A caminhada partiu nesta Sexta-feira Santa do Parque Bicentenário de Tapachula, na fronteira do estado mexicano de Chiapas com a Guatemala, carregando cobertores com lendas como “Viacrucis migrante 2022″ e “Cristo migrante”, enquanto crianças, mulheres e famílias carregavam pequenas cruzes de madeira com eles.

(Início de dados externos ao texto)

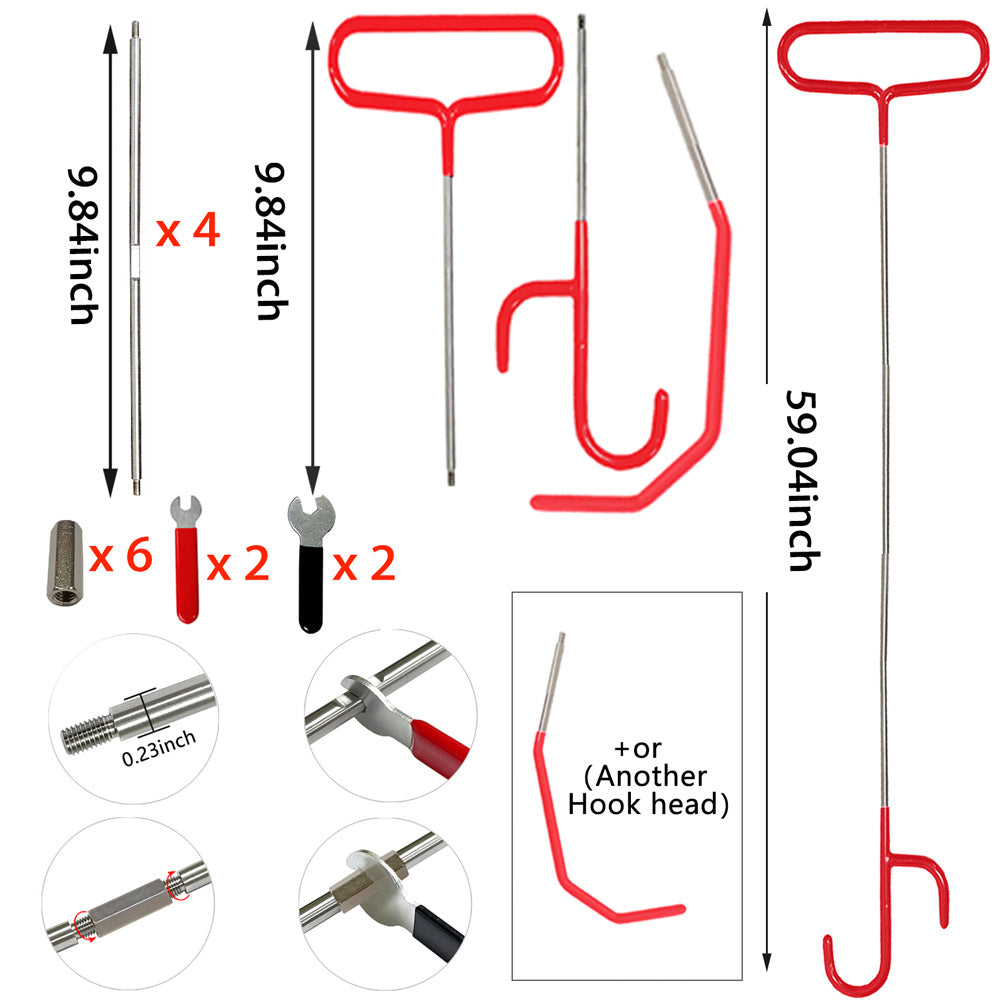 9.84inch

x 4

9.84inch

59.04inch

x 6

x 2

x 2

0.23inch

+or
(Another
Hook head)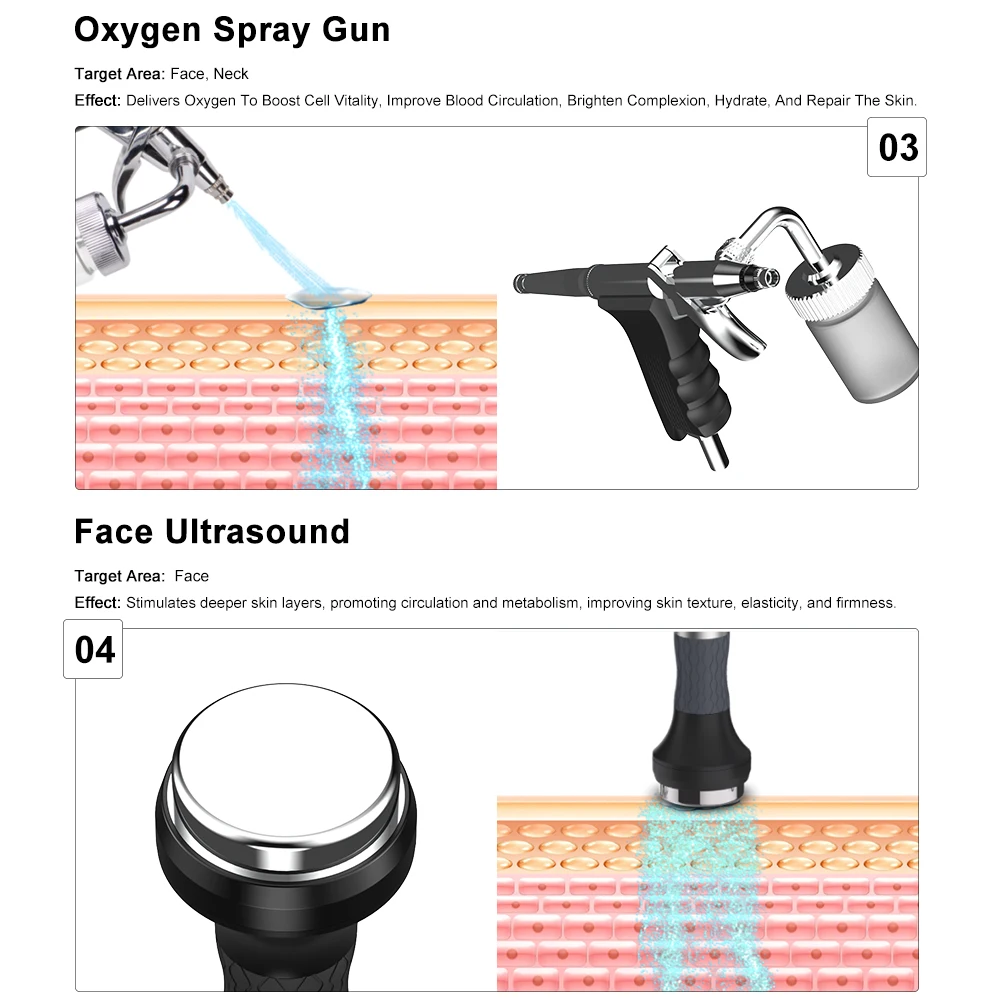 Oxygen Spray Gun

Target Area: Face, Neck

Effect: Delivers Oxygen To Boost Cell Vitality, Improve Blood Circulation, Brighten Complexion, Hydrate, And Repair The Skin.

03

Face Ultrasound

Target Area: Face

Effect: Stimulates deeper skin layers, promoting circulation and metabolism, improving skin texture, elasticity, and firmness.

04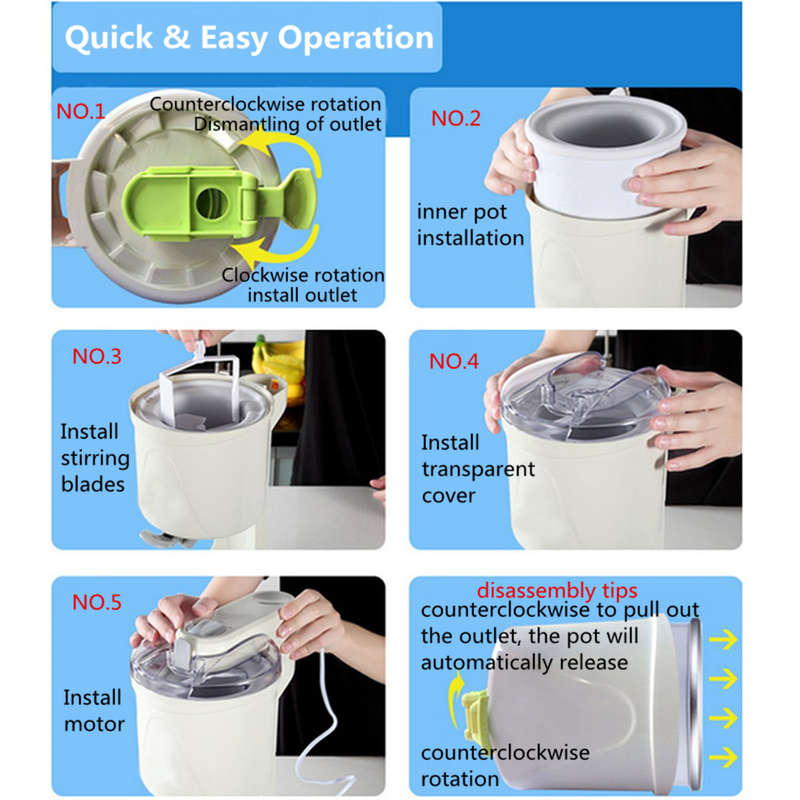 Quick & Easy Operation

NO.1
Counterclockwise rotation
Dismantling of outlet

Clockwise rotation
install outlet

NO.2
inner pot installation

NO.3
Install stirring blades

NO.4
Install transparent cover

NO.5
Install motor

disassembly tips
counterclockwise to pull out the outlet, the pot will automatically release

counterclockwise rotation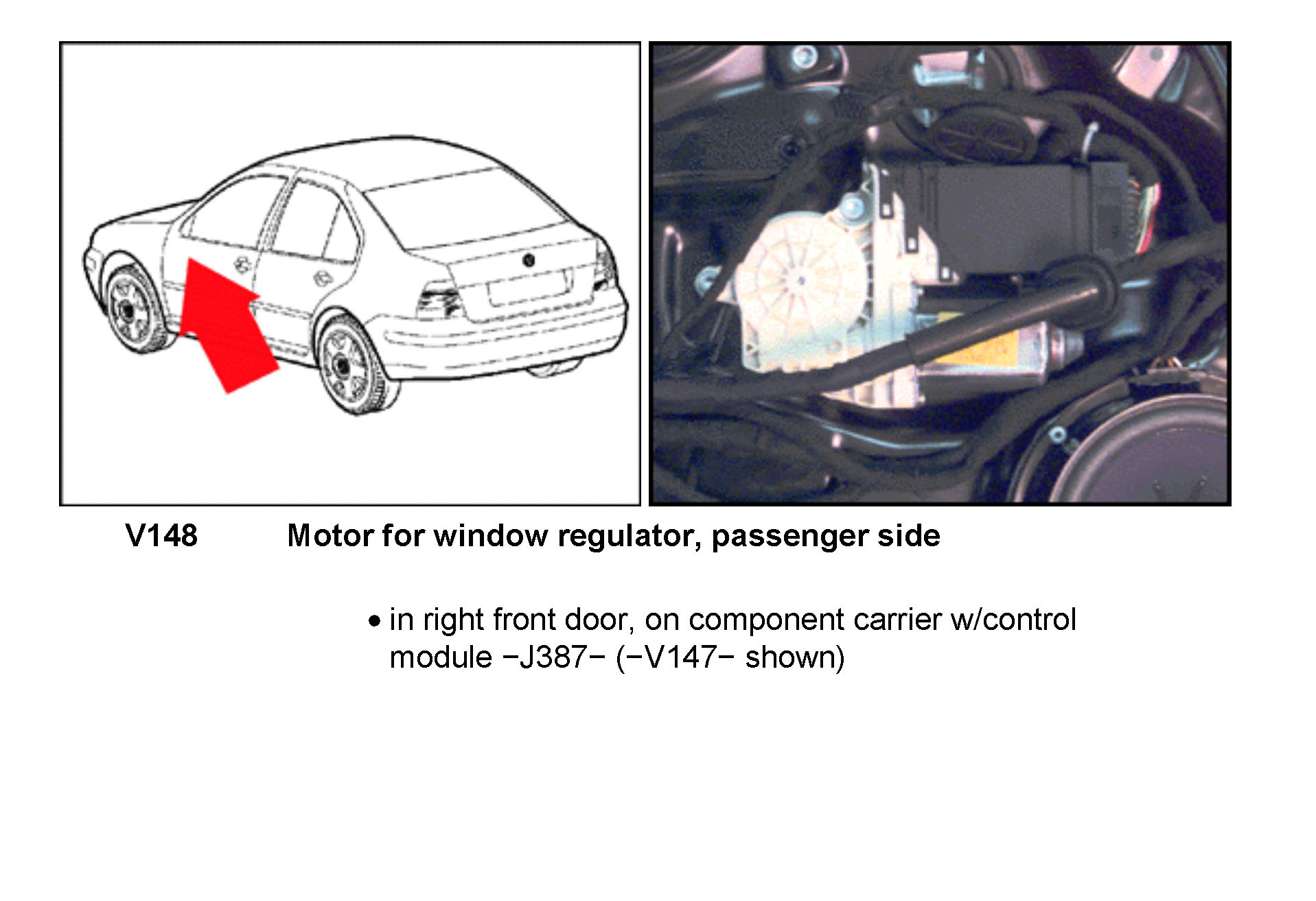 V148 Motor for window regulator, passenger side

• in right front door, on component carrier w/control module −J387− (−V147− shown)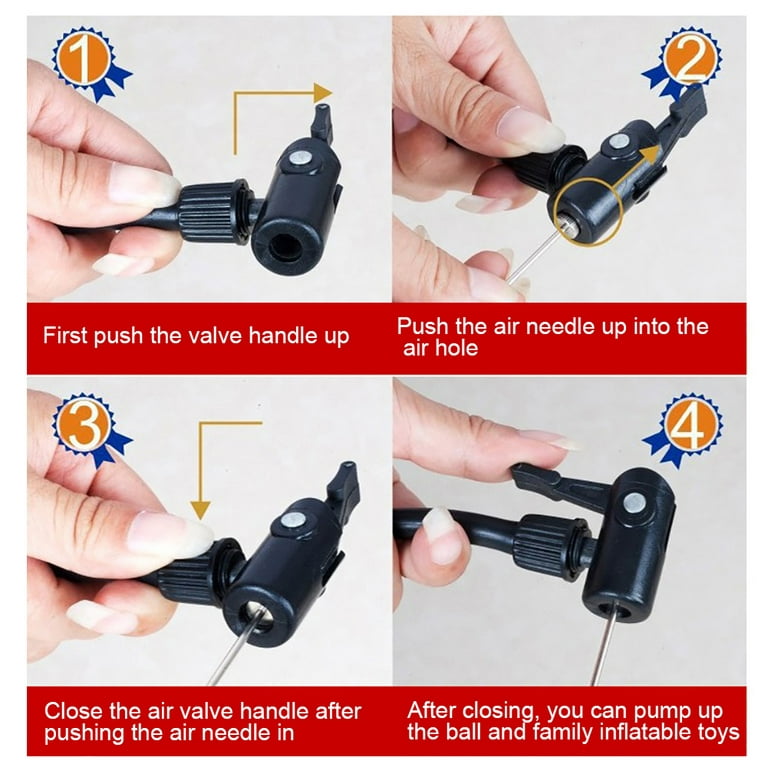 1

First push the valve handle up

2

Push the air needle up into the air hole

3

Close the air valve handle after pushing the air needle in

4

After closing, you can pump up the ball and family inflatable toys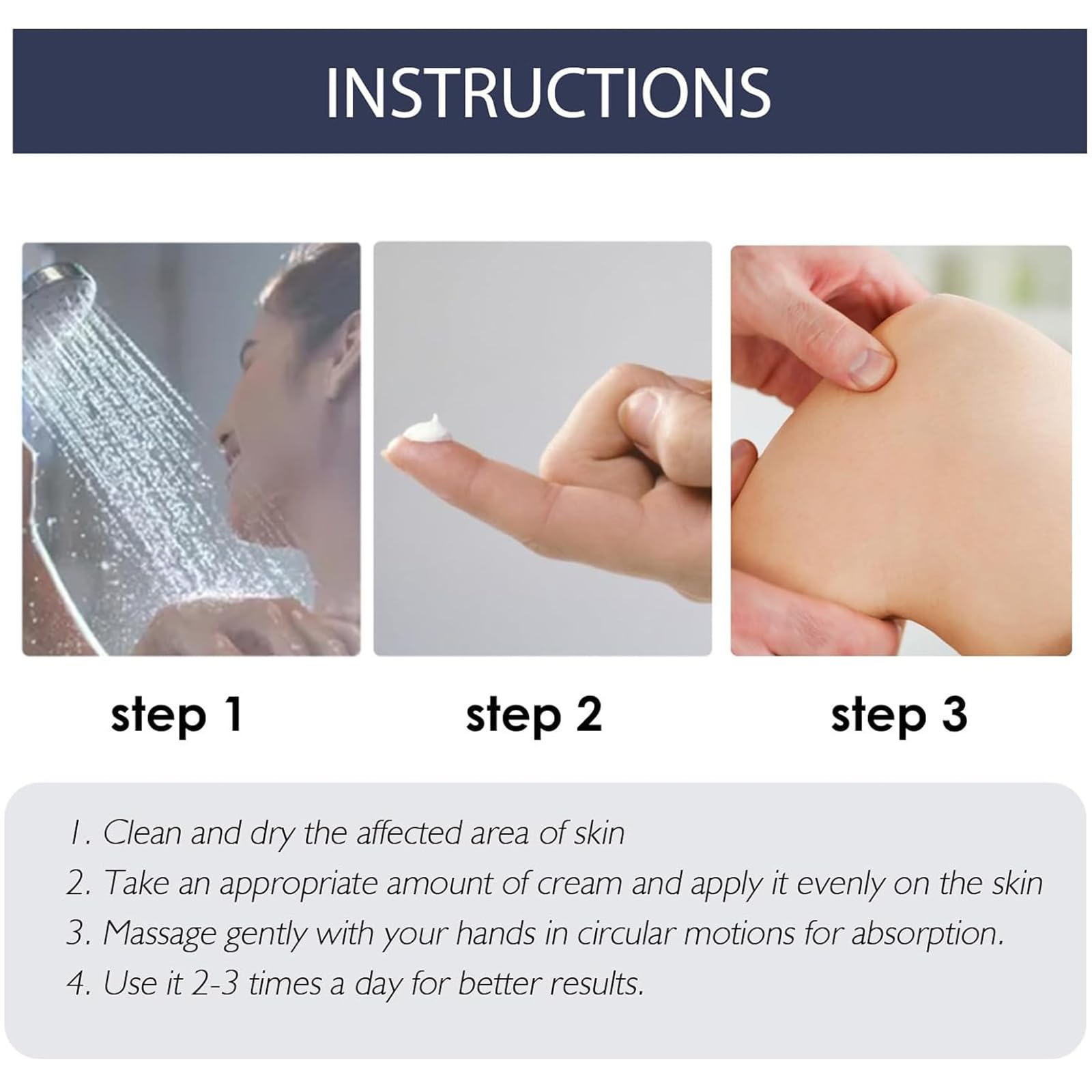 INSTRUCTIONS

step 1

step 2

step 3

1. Clean and dry the affected area of skin
2. Take an appropriate amount of cream and apply it evenly on the skin
3. Massage gently with your hands in circular motions for absorption.
4. Use it 2-3 times a day for better results.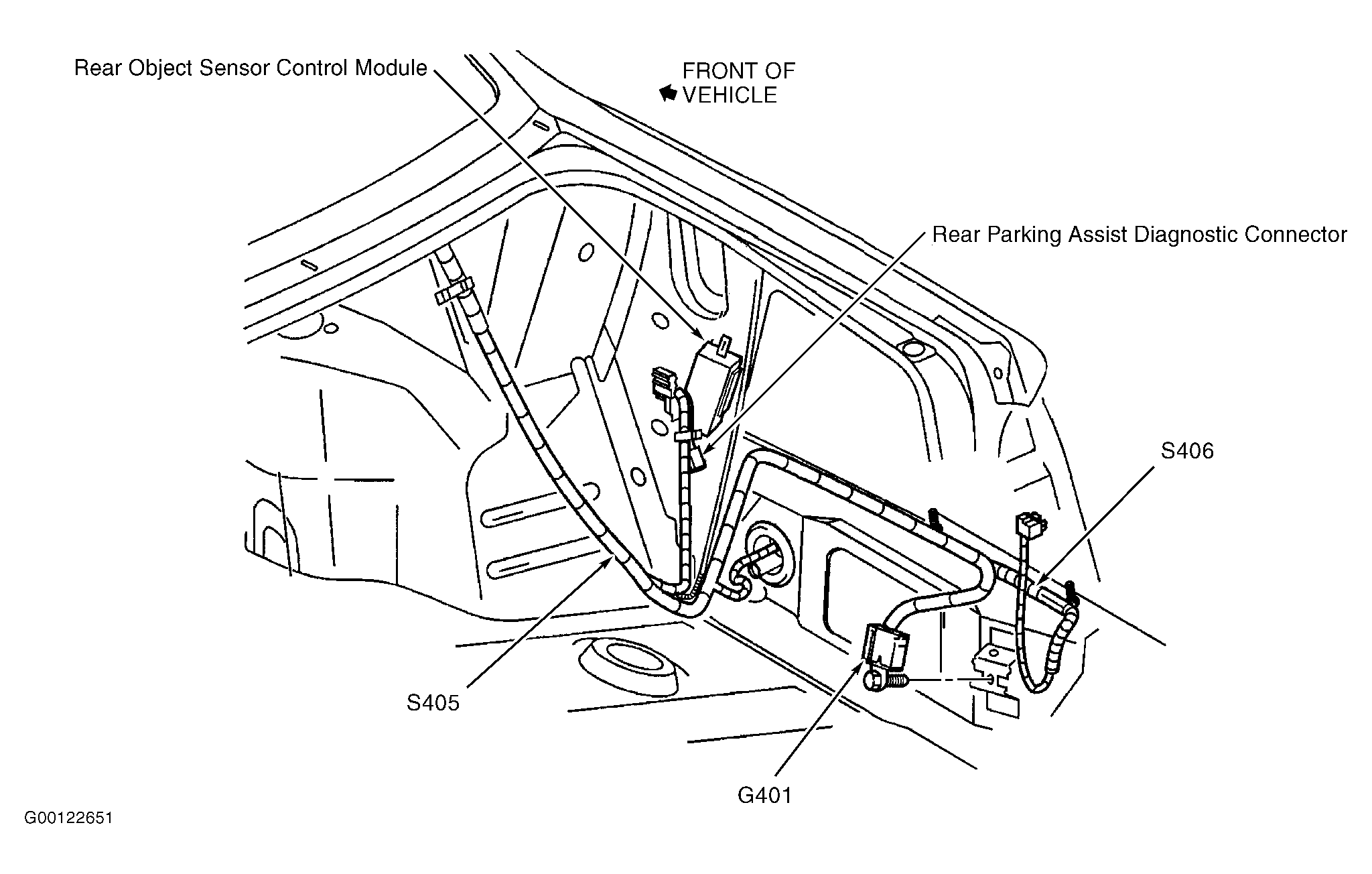 Rear Object Sensor Control Module

FRONT OF VEHICLE

Rear Parking Assist Diagnostic Connector

S406

S405

G401

G00122651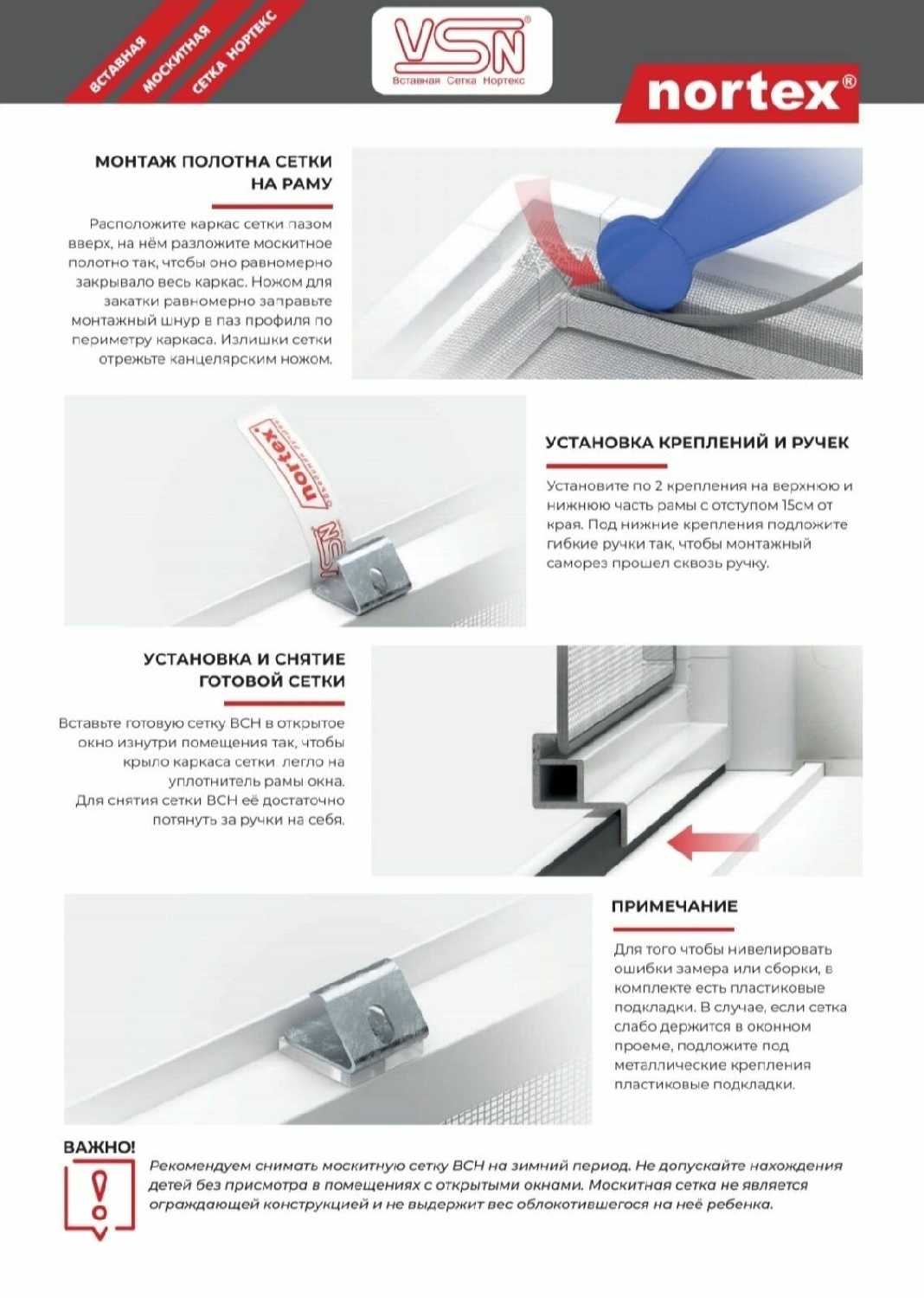 ВСТАВНАЯ МОСКИТНАЯ СЕТКА НОРТЕКС

VSN®
Вставная Сетка Нортекс

nortex®

МОНТАЖ ПОЛОТНА СЕТКИ НА РАМУ

Расположите каркас сетки пазом вверх, на нём разложите москитное полотно так, чтобы оно равномерно закрывало весь каркас. Ножом для закатки равномерно заправьте монтажный шнур в паз профиля по периметру каркаса. Излишки сетки отрежьте канцелярским ножом.

nortex

VSN

УСТАНОВКА КРЕПЛЕНИЙ И РУЧЕК

Установите по 2 крепления на верхнюю и нижнюю часть рамы с отступом 15см от края. Под нижние крепления подложите гибкие ручки так, чтобы монтажный саморез прошел сквозь ручку.

УСТАНОВКА И СНЯТИЕ ГОТОВОЙ СЕТКИ

Вставьте готовую сетку ВСН в открытое окно изнутри помещения так, чтобы крыло каркаса сетки легло на уплотнитель рамы окна.
Для снятия сетки ВСН её достаточно потянуть за ручки на себя.

ПРИМЕЧАНИЕ

Для того чтобы нивелировать ошибки замера или сборки, в комплекте есть пластиковые подкладки. В случае, если сетка слабо держится в оконном проеме, подложите под металлические крепления пластиковые подкладки.

ВАЖНО!

Рекомендуем снимать москитную сетку ВСН на зимний период. Не допускайте нахождения детей без присмотра в помещениях с открытыми окнами. Москитная сетка не является ограждающей конструкцией и не выдержит вес облокотившегося на неё ребенка.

O migrante venezuelano Juan Cancino ressaltou que está participando desse êxodo porque está fugindo de uma ditadura e seu principal objetivo não é ficar no México, mas sim buscar avançar para os Estados Unidos.
“Estamos três meses atrasados, eles nos querem aqui e não temos mais dinheiro, além de não haver mais para comer e nossos direitos humanos (o Instituto Nacional de) Migração e a Polícia estão nos violando”, denunciou.
O viajante disse que eles recebem um documento para fazer um procedimento no país, “mas eles o removem e quebram”.
Antonio Cuello Albarrán, migrante daquele mesmo país, explicou que com o “Caminho da Cruz Migrante” eles pedem permissão para viajar para a fronteira norte.
“Vamos caminhar para realizar nossos sonhos, que prometemos tanto aos nossos filhos e familiares, para chegar aos Estados Unidos, tudo é difícil, mas não impossível”, disse.
Os migrantes chegaram à Igreja de San Agustín, localizada no centro de Tapachula, onde terminaram esta caminhada com cruzes, lonas e cobertores para se reorganizar e descansar para sair neste sábado em uma caravana.
Luis Rey García Villagrán, diretor do Centro de Dignificação Humana, anunciou que neste sábado partirão com um contingente de 700 migrantes que buscam chegar ao escritório de migração Huixtla para processar o visto humanitário válido em todo o México.
“Não há atenção, dizem que estão de férias, mas ontem fizeram uma incursão onde prenderam sete migrantes”, questionou.
O ativista criticou que, enquanto os escritórios de migração em Tapachula estão saturados, quando os migrantes querem se mudar para outra sede administrativa, eles são detidos.
Esse grupo de pessoas ficará no Parque Bicentenário, que foi criado como um acampamento temporário, onde passarão a noite antes de embarcar na viagem à capital mexicana.
A região está passando por um fluxo recorde para os Estados Unidos, cujo Escritório de Alfândega e Proteção de Fronteiras (CBP) detectou mais de 1,7 milhão de imigrantes sem documentos na fronteira com o México no ano fiscal de 2021, que terminou em 30 de setembro.
O México deportou mais de 114.000 estrangeiros em 2021, de acordo com dados da Unidade de Política de Migração do Ministério do Interior do país.